= Tasks to carry out =
• A. Swap "clout" for "leverage" in the article on FDA recall powers, beginning at "Panel to recommend" and stopping after "the United States.".
• B. Name each government agency mentioned by name in the article on FDA recall powers.

= Selected passage =
+ + + +

Panel to recommend FDA be given power for mandatory recalls
Tuesday, November 6, 2007
WASHINGTON -- An advisory commission created in response to concerns about recalls of dangerous toothpaste, pet food and toys will recommend to President Bush that the Food and Drug Administration be empowered to order mandatory recalls of products deemed a risk to consumers, an administration official said Monday.
Currently, the FDA lacks the authority to order recalls, but works with producers on voluntary recalls. The new proposal would give the agency far more clout.
The panel also will urge increasing the presence of U.S. inspectors from Customs, the Border Patrol, the Consumer Product Safety Commission and other agencies in countries that are major exporters to the United States.
The official said the proposals would strengthen CPSC's authority by making it illegal for firms to knowingly sell a recalled product; by authorizing the CPSC to issue follow-up recall announcements; and by requiring recalling companies to report supplier and delivery information.

+ + + +

= Collected data entries =
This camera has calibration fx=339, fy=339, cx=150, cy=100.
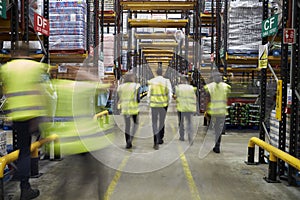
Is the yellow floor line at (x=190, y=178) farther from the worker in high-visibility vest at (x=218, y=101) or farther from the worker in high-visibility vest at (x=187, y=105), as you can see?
the worker in high-visibility vest at (x=187, y=105)

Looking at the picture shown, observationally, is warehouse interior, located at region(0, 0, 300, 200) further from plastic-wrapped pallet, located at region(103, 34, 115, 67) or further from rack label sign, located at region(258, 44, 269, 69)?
plastic-wrapped pallet, located at region(103, 34, 115, 67)

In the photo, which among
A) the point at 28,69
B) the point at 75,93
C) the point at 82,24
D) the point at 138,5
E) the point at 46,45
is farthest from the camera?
the point at 138,5

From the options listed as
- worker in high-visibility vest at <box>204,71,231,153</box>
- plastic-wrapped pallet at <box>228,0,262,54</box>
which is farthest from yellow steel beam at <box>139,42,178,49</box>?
worker in high-visibility vest at <box>204,71,231,153</box>

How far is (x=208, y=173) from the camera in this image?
626 cm

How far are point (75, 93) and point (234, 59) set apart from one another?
7942 millimetres

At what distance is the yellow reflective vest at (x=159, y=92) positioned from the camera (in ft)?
28.9

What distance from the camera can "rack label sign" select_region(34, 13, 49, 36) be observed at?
6.17 meters

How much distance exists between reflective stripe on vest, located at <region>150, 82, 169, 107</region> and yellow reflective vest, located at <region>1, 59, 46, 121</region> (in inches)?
186

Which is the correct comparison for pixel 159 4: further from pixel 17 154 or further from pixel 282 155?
pixel 17 154

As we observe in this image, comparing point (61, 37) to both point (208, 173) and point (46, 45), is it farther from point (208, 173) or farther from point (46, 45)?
point (208, 173)

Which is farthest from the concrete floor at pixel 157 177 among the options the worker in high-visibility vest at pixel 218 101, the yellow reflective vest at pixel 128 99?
the yellow reflective vest at pixel 128 99

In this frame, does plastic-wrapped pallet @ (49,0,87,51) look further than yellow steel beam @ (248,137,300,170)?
Yes

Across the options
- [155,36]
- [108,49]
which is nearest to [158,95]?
[108,49]

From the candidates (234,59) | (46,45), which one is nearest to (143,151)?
(46,45)
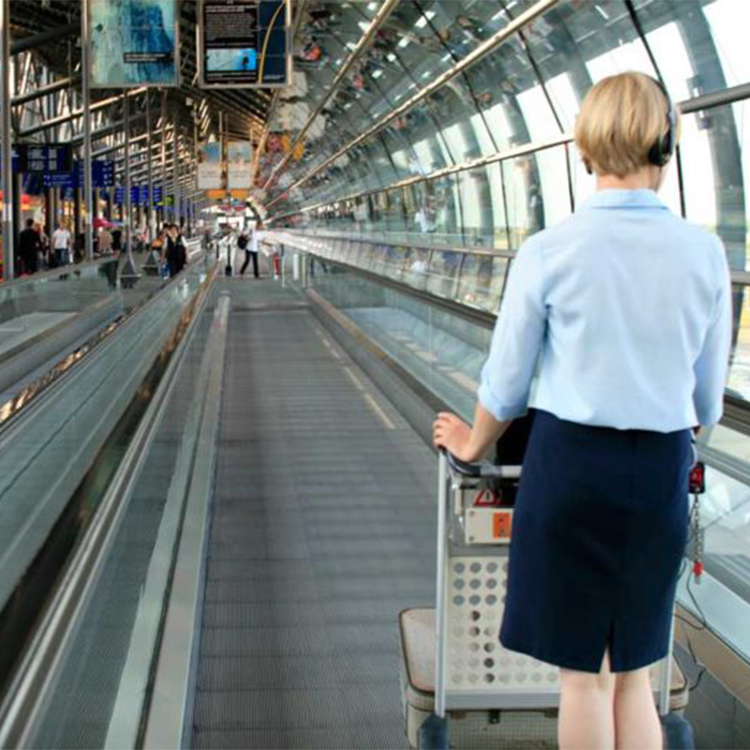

+ + + +

= Response list =
• A.
Panel to recommend FDA be given power for mandatory recalls
Tuesday, November 6, 2007
WASHINGTON -- An advisory commission created in response to concerns about recalls of dangerous toothpaste, pet food and toys will recommend to President Bush that the Food and Drug Administration be empowered to order mandatory recalls of products deemed a risk to consumers, an administration official said Monday.
Currently, the FDA lacks the authority to order recalls, but works with producers on voluntary recalls. The new proposal would give the agency far more leverage.
The panel also will urge increasing the presence of U.S. inspectors from Customs, the Border Patrol, the Consumer Product Safety Commission and other agencies in countries that are major exporters to the United States.

• B.
Food and Drug Administration (FDA)
Customs
Border Patrol
Consumer Product Safety Commission (CPSC)